Prompt A. In the call transcript below, what title is given for Mark Collin?
Prompt B. Transcribe everything in the call transcript below from "David Chong: Good" down to "and Customer Relations.".
Prompt C. For each statement, say whether it agrees with the call transcript below, and quote the words that decide it: (i) The call covers Unitil Corporation's third quarter 2018 financial results. (ii) The presentation was posted to the News section of the company website. (iii) Todd Black is the Chief Accounting Officer.
+++ Extract
I would now like to turn the call over to David Chong, VP, Financial and Regulatory Services. Sir, you may begin.
David Chong: Good afternoon. And thank you for joining us to discuss Unitil Corporation's third quarter 2018 financial results. With me today are Tom Meissner, Chairman, President and Chief Executive Officer; Mark Collin, Senior Vice President, Chief Financial Officer and Treasurer; Larry Brock, Chief Accounting Officer and Controller; and Todd Black, Senior Vice President of External Affairs and Customer Relations.
We will discuss financial and other information about our third quarter results on this call. As we mentioned in the press release announcing the call, we have posted that information, including a presentation, to the Investors section of our website at www.unitil.com. We will refer to that information during this call. Before we start, as you can see on Slide two, the comments made today about future operating results or future events are forward-looking statements under the Safe Harbor provisions of the Private Securities Litigation Reform Act of 1995. Forward-looking statements inherently involve risks and uncertainties that could cause our actual results to differ materially from those predicted.
++++++
+++ Given records
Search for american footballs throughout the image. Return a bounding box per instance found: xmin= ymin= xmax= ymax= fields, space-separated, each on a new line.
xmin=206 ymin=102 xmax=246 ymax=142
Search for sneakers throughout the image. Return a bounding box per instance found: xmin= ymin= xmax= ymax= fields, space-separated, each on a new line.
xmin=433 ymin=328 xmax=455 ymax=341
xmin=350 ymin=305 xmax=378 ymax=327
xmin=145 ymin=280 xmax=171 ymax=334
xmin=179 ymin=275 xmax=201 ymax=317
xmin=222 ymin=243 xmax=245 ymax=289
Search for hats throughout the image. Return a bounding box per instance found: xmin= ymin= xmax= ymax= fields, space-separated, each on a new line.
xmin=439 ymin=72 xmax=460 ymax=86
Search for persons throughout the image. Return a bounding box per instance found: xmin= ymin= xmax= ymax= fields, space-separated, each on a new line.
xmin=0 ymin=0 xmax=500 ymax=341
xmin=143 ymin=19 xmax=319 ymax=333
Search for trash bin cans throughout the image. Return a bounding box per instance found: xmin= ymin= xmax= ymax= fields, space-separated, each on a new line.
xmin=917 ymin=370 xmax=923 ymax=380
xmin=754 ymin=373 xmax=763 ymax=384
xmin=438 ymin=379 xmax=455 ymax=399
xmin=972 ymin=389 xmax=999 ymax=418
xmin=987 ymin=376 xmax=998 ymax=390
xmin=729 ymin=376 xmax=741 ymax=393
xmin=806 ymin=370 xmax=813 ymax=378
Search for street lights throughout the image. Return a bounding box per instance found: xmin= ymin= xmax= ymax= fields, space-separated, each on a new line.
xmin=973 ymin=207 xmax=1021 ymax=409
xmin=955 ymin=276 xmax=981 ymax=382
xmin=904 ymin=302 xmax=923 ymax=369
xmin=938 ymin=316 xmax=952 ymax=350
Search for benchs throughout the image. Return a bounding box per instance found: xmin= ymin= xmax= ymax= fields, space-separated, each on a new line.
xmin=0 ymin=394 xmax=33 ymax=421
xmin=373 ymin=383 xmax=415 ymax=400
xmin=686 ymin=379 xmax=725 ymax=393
++++++
Written response A. Senior Vice President, Chief Financial Officer and Treasurer

Written response B.
David Chong: Good afternoon. And thank you for joining us to discuss Unitil Corporation's third quarter 2018 financial results. With me today are Tom Meissner, Chairman, President and Chief Executive Officer; Mark Collin, Senior Vice President, Chief Financial Officer and Treasurer; Larry Brock, Chief Accounting Officer and Controller; and Todd Black, Senior Vice President of External Affairs and Customer Relations.

Written response C.
(i) Yes: "to discuss Unitil Corporation's third quarter 2018 financial results"
(ii) No: "to the Investors section of our website at www.unitil.com"
(iii) No: "Todd Black, Senior Vice President of External Affairs and Customer Relations"